Social intelligence: what it is and how to develop it

Human brains are mainly designed to connect to the brains of other humans. Because of the way your brain is wired, every action you take has a potential biological and chemical impact on you and those around you. Depending on what you do and how you do it, you could create fear, disgust, hatred and conflict OR love, rapport, empathy and understanding within your relationships.

Additionally, you need relationships in order to feel safe, and you need to feel safe in order to feel happy, and feeling happy is very important if you wish to have a satisfying and fulfilling life. If you want better-quality relationships but are wondering how difficult it will be to change, or if you are thinking you are too old or stuck in your ways to change, or even thinking you’re not good at these “soft skills”, think again! The brain is very plastic; in other words, it’s totally capable of learning new ways of operating and connecting. If you’re reading this article, there’s no reason whatsoever that you can’t also learn to be more emotionally and socially intelligent. All humans can!
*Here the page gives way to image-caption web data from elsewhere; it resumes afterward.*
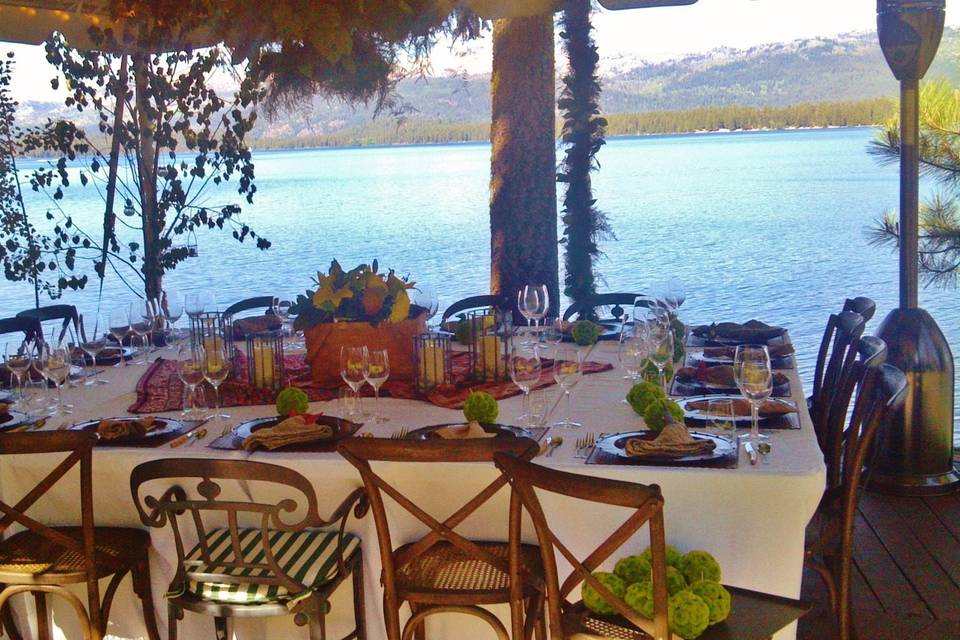 Dine above waters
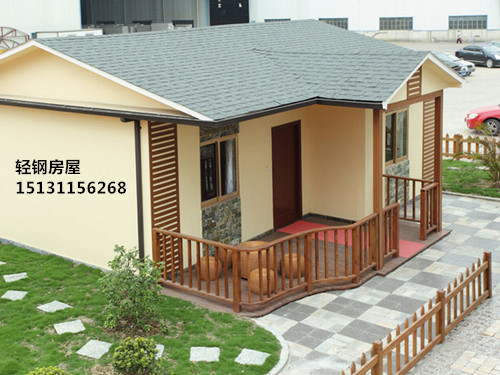 轻钢别墅,又被称为轻钢结构房屋,其主要材料是由热镀锌钢带经冷轧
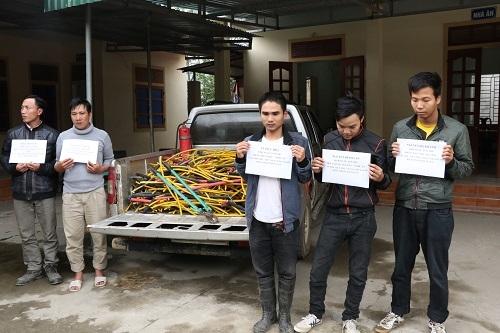 5 đối tượng cùng tang vật bị thu giữ tại CQĐT.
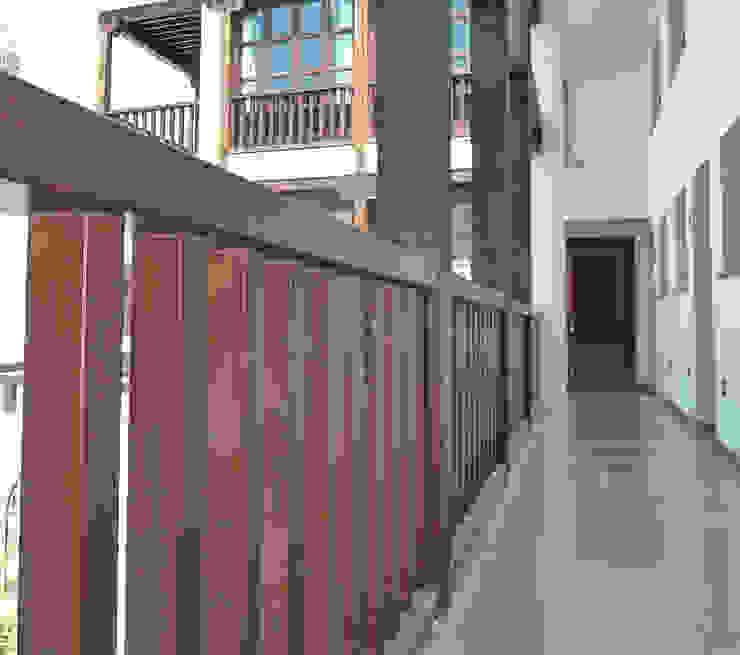 Baranda de madera Balcones y terrazas rústicos de homify Rústico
What is social intelligence?

The concept of “social intelligence” has been explored by scientists for nearly 100 years with the original definition being “the ability to understand and manage men and women, boys and girls, to act wisely in human relations” (Thorndike, EL, 1920).

More recently, there is a field of science called neuroscience, which is an interdisciplinary approach (biology, psychology, philosophy, linguistics and more) that in its simplest terms looks at how your brain and nervous system work, and from this knowledge presents the following opportunity: if you can change the way you think, you can change the way you behave, and therefore improve your overall effectiveness, productivity and even your happiness.

One of the better-known leaders in this area is Daniel Goleman, who has studied the brain and emotions and created his pivotal work on emotional intelligence, which is defined as the ability to identify, assess and control the emotions of oneself, others and groups. Goleman has gone to the next step, along with the help of many other researchers and scientists, to explore what social intelligence is — the interpersonal part of emotional intelligence.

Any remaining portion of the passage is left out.